Ecco quindi che alle pantagrueliche mangiate si sostituiscono le riunioni con gli esperti e le attente valutazioni di marketing, fino ad arrivare alle interviste ai piccoli allevatori di polli americani. Il tutto con l’obiettivo di rispondere a una domanda che troppi di noi accettano di non farsi, compiaciuti dallo sforzo creativo del brand. Ma è davvero possibile un fast food che sia remunerativo ed economicamente e ecologicamente non tossico? Come può il cibo, preparato in grandi catene industriali votate all’espansione, essere anche sano?
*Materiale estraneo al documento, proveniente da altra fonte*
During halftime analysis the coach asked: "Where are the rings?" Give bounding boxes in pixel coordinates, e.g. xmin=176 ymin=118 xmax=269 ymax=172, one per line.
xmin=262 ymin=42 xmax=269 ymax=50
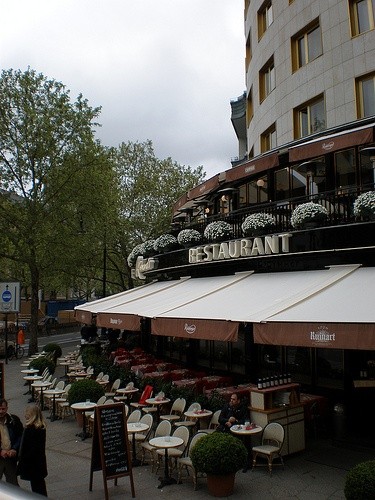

Questa è la ricerca del nostro Morgan Spurlock, che si tuffa in quest’avventura con quell’ilare spregiudicatezza che ci aveva già incantati quando, con disciplina indefessa, si ostinava a perseguire un eccesso ridicolo e assolutamente tossico, ingozzandosi di Big Mac fino a vomitare prima ancora di essere uscito dal McDrive. Portare tutto quanto all’eccesso, mostrarne i reali meccanismi distorti: questa sembra essere la sua più profonda motivazione. Una missione che è una chiave di lettura della sua opera documentaristica, ma che ne trascende i confini, investendolo totalmente, come regista e come persona, per mostrare platealmente cos’è davvero, dietro i brand e gli slogan, quella considerata come “american way of life”. Quello che succederà alla fine di quest’avventura ha del surreale, e vale decisamente la visione.